Fifty-four years since moving into the farmhouse in ’54, Dean Gale, 83, and his wife Helen, 81, sat around their dining room table on a recent June morning and reflected on their lives on the farm.

Gale thought back. One of his proudest achievements over the years involved agriculture, but took place off the farm. He helped in an earlier effort to pool money for a bigger cause.

 He was one of nine directors on the Galva Co-Op board in 1966 and 1967 working to raise $130,000 as the down payment on the first concrete elevators. The only other surviving directors are Bernie Cromien and Dale Collinson.

When Gale started out, a farmer could make a good living on 160 acres.

“Now you can have 1,000 and still have a job in town because of the health insurance and so forth,” he said.

And today’s market volatility -? does he think it rattles farmers?

“The price of commodities does scare me because they can go down as fast as they go up. They can go up and down in one day more than they used to in a year,” he said.

“There are people speculating in the grain markets who’ve never seen an ear of corn. They’re making the markets. It’s beyond the Board of Trade, it’s speculators in New York causing these volatile markets.

“And the price of inputs is so high ? fertilizer, chemicals, fuel,” he continued. “Yeah, it’s nerve-wracking I think. When I was young, markets didn’t change that much in one month.

“But it’s something they grow into, you know, like everything else,” he added. “That is something you rarely hit is the highest price. Then if you didn’t sell more, it goes down and you wish you would have.”

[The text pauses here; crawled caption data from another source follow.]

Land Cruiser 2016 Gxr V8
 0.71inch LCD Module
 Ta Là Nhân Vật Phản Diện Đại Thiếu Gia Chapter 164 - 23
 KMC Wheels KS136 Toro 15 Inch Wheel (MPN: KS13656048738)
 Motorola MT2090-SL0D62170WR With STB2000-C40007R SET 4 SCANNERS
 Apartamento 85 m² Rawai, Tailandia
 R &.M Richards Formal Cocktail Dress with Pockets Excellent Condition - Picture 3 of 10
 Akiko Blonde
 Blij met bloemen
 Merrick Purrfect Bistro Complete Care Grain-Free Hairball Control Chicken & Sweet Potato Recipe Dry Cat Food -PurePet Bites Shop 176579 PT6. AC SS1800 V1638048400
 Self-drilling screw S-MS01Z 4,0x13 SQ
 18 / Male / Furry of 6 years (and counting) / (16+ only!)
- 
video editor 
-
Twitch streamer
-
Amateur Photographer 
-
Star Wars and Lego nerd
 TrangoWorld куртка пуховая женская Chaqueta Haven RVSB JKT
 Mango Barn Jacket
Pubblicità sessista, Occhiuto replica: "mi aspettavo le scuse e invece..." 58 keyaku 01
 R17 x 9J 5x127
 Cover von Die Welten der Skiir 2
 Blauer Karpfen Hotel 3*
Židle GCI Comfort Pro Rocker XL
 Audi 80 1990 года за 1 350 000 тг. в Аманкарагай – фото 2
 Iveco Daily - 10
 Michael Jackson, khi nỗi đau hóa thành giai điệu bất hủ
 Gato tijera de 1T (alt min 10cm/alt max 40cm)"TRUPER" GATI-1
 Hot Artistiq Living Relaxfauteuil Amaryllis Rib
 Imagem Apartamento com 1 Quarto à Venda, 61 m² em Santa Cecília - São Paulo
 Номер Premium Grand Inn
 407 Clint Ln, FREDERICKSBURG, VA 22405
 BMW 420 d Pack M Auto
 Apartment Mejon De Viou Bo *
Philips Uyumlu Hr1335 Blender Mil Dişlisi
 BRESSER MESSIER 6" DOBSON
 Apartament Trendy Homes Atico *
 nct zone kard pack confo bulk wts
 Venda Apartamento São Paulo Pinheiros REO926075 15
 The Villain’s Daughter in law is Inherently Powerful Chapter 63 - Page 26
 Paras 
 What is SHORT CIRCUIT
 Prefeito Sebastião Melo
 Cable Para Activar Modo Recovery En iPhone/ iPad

On Oct. 30, the Gales will have been married for 65 years. They have two children: Bob Gale and Shirley Crisco, both of Galva, as well as six grandchildren and 10 great-grandchildren. There are triplet grandsons, and two sets of twins among the great-grandchildren.

Helen’s parents, Arthur and Ella Sandquist, bought the farm in the early 1920s.

“I lived one mile south, and we didn’t know each other,” said Mr. Gale.

The Gales got married, lived next door to her parents for four years, then moved into the farm house in 1954, raising corn, cattle, hogs and hay. They’ve been there for 54 years. They also expanded the farm into Knox County.

When Gale went to school, there were no ag classes so when it came to agriculture, his teacher was his father, Thomas Gale.

“He was a real good farmer and an honest man,” he reflected.